_STATED EXERCISE:_
Turn the stretch of the records from the line containing "Which of [872,840]" through the line containing "Within this scene, does" into a JSON list of strings, one string per line, skipping blank lines.

_RECORDS SHOWN:_

══════════

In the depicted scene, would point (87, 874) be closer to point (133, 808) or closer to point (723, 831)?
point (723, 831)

══════════

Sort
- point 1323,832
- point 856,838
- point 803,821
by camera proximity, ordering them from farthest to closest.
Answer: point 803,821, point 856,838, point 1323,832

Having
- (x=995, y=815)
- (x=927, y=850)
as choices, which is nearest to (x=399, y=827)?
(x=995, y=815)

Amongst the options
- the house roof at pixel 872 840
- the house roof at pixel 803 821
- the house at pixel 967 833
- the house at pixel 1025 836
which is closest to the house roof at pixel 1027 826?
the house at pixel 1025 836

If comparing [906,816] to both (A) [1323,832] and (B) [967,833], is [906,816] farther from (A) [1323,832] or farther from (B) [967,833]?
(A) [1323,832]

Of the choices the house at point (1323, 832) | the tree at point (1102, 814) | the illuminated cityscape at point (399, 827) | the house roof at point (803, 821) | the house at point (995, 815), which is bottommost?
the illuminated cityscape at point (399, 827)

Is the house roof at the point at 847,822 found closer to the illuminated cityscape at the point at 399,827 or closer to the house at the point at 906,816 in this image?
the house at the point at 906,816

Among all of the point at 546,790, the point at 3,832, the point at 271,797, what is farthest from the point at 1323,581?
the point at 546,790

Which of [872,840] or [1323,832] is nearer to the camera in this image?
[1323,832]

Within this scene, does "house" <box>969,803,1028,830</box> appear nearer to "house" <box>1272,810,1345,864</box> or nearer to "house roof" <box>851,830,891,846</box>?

══════════

_EXERCISE RESPONSE:_
[
  "Which of [872,840] or [1323,832] is nearer to the camera in this image?",
  "[1323,832]",
  "Within this scene, does \"house\" <box>969,803,1028,830</box> appear nearer to \"house\" <box>1272,810,1345,864</box> or nearer to \"house roof\" <box>851,830,891,846</box>?"
]